I'm trying to understand Theorem I.9.4 from Neukirch's Algebraic Number Theory (page 56).
First he proves that $\kappa(\mathfrak{P})\mid \kappa(\mathfrak{p})$ is a normal extension, which is fine with me.
But I'm confused with the proof that $G_{\mathfrak{P}}\to G(\kappa(\mathfrak{P})\mid \kappa(\mathfrak{p}))$ is surjective.
He talks about a "maximal separable subextension" of $\kappa(\mathfrak{P})\mid \kappa(\mathfrak{p})$. But isn't the extension itself separable?
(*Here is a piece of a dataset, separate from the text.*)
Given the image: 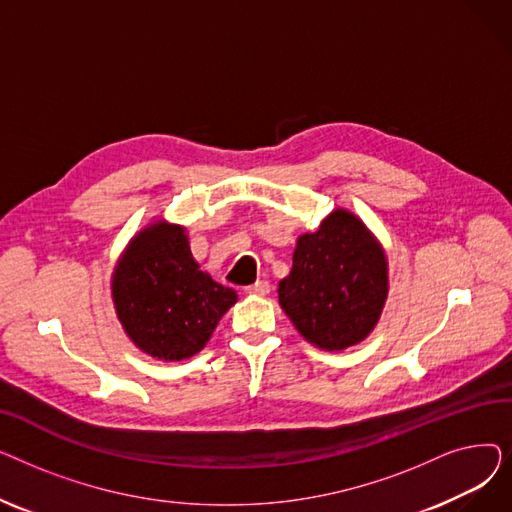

I mean, $\kappa(\mathfrak{p}):=\mathfrak{o}/\mathfrak{p}$ is a finite field (because $\mathfrak{o}$ is Dedekind), therefore a perfect field, so any finite extension of it should be separable, right?
Besides, aren't we assuming $\kappa(\mathfrak{P})\mid \kappa(\mathfrak{p})$ is Galois when we write "$G(\kappa(\mathfrak{P})\mid \kappa(\mathfrak{p}))$"?
One more thing: he writes $G(\kappa(\mathfrak{P})\mid \kappa(\mathfrak{p}))=G(\kappa(\mathfrak{p})(\overline{\theta})\mid \kappa(\mathfrak{p}))$, where $\overline{\theta}$ is a primitive element for the "maximal separable subextension". Why is that true?